Schizophrenia, Schneider pointed out, also can be diagnosed exclusively on the basis of second-rank
symptoms, along with an otherwise typical clinical appearances. Second-rank symptoms include other forms of
hallucination, perplexity, depressive and euphoric disorders of affect, and emotional blunting.
Perceptual Disorders
Hallucinations. Sensory experiences or perceptions without corresponding external stimuli are common
symptoms of schizophrenia. Most common are auditory hallucinations, or the hearing of voices. Most
characteristically, two or more voices talk about the patient, discussing him in the third person. Frequently, the
voices address the patient, comment on what he is doing and what is going on around him, or are threatening
or obscene and very disturbing to the patient. Many schizophrenic patients experience the hearing of their own
thoughts. When they are reading silently, for example, they may be quite disturbed by hearing every word they
are reading clearly spoken to them.
Visual hallucinations occur less frequently than auditory hallucinations in schizophrenic patients, but they are
not rare. Patients suffering from organic of affective psychoses experience visual hallucinations primarily at
night or during limited periods of the day, but schizophrenic patients hallucinate as much during the day as they
do during the night, sometimes almost continuously. They get relief only in sleep. When visual occur in
schizophrenia, they are usually seen nearby, clearly defined, in color, life size, in three dimensions, and
moving. Visual hallucinations almost never in one of the other sensory modalities.
xxx xxx xxx
Cognitive Disorders
Delusions. By definition, delusions are false ideas that cannot be corrected by reasoning, and that are
idiosyncratic for the patient — that is, not part of his cultural environment. They are among the common
symptoms of schizophrenia.
Most frequent are delusions of persecution, which are the key symptom in the paranoid type of schizophrenia.

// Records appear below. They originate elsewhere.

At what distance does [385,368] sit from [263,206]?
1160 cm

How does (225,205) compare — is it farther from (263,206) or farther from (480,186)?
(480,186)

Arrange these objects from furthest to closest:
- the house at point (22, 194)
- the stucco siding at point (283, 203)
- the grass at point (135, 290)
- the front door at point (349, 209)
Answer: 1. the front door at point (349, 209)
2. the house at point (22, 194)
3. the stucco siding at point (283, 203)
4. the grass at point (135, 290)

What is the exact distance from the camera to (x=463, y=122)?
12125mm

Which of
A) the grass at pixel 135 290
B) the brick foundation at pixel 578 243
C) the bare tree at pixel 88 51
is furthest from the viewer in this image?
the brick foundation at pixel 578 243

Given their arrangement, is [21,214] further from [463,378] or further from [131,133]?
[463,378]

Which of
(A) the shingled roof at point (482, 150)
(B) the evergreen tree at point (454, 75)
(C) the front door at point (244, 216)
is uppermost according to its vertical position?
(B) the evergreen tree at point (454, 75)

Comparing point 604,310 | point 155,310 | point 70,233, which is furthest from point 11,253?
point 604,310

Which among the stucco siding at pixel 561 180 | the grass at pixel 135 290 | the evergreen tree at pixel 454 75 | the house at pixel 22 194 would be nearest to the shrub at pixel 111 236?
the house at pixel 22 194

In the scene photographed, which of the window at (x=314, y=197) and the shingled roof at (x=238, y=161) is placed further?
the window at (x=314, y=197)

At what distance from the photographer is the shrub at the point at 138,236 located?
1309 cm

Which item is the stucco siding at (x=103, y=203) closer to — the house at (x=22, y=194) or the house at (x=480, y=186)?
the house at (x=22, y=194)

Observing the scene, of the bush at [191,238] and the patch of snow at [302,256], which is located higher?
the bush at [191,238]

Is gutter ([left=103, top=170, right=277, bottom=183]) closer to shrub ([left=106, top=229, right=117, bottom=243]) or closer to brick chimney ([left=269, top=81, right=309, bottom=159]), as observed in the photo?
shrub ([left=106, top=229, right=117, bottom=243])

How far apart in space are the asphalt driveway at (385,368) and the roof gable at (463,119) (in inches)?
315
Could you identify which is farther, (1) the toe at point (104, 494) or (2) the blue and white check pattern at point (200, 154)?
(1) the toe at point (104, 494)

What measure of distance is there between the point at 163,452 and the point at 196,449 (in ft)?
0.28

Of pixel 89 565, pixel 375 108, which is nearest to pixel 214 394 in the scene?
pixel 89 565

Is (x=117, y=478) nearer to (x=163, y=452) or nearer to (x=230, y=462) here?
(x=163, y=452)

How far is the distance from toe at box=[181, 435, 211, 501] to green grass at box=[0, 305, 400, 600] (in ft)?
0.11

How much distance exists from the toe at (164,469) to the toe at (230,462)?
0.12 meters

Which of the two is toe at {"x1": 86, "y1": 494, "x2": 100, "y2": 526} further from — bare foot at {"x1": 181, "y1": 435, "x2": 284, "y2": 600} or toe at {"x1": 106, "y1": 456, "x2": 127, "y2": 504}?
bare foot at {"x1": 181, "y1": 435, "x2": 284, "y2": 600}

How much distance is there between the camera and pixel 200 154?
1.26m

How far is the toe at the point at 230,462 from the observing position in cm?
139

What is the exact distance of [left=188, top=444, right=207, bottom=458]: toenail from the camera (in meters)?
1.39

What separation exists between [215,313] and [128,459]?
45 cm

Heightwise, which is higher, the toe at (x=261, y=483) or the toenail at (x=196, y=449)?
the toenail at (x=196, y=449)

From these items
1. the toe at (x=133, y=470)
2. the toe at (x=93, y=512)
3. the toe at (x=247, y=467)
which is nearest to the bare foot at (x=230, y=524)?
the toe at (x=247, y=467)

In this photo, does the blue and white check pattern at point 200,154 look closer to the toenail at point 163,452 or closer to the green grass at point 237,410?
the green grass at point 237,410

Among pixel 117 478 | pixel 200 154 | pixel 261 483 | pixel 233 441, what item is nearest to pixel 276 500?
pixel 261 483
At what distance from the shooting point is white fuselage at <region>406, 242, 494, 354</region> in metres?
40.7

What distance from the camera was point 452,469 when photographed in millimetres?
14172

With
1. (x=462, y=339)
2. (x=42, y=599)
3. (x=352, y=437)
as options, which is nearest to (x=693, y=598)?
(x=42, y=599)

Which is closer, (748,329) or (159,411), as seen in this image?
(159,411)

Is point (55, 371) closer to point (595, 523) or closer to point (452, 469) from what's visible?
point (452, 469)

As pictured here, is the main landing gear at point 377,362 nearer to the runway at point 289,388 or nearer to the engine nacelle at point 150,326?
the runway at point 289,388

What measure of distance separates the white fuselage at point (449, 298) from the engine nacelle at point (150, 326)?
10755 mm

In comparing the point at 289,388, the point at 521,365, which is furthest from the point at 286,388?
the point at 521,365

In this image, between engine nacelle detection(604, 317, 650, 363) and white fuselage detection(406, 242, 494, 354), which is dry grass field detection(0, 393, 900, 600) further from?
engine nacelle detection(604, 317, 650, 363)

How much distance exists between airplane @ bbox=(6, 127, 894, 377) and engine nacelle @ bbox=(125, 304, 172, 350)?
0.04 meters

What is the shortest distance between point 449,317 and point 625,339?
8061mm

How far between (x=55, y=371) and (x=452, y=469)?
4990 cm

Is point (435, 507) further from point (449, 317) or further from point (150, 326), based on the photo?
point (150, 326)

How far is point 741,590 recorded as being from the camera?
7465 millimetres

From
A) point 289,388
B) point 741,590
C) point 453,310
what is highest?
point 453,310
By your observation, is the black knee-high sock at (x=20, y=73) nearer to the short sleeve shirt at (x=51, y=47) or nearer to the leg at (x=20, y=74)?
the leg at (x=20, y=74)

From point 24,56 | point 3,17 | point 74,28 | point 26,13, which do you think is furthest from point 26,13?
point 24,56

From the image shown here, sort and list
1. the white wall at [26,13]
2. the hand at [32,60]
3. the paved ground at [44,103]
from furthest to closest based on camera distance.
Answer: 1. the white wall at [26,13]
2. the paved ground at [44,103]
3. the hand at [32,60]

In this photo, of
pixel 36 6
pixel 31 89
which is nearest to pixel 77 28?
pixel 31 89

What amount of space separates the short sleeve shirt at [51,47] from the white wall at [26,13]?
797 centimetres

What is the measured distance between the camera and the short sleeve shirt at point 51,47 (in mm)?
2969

The conviction of being controlled by some unseen mysterious power that exercises its influence from a
distance is almost pathognomonic for schizophrenia. It occurs in most, if not all, schizophrenics at one time or
another, and for many it is a daily experience. The modern schizophrenic whose delusions have kept up with
the scientific times may be preoccupied with atomic power, X-rays, or spaceships that take control over his
mind and body. Also typical for
many schizophrenics are delusional fantasies about the destruction of the world. 14
In previous cases where schizophrenia was interposed as an exempting circumtance, 15
it has mostly been rejected by the Court. In each of
these cases, the evidence presented tended to show that if there was impairment of the mental faculties, such
impairment was not so complete as to deprive the accused of intelligence or the consciousness of his acts.
The facts of the instant case exhibit much the same situation. Dr. Jovellano declared as follows:
(Fiscal Guillermo:)
Q Now, this condition of the accused schizophrenic as you found him, would you say doctor that he was
completely devoid of any consciousness of whatever he did in connection with the incident in this case?
A He is not completely devoid of consciousness.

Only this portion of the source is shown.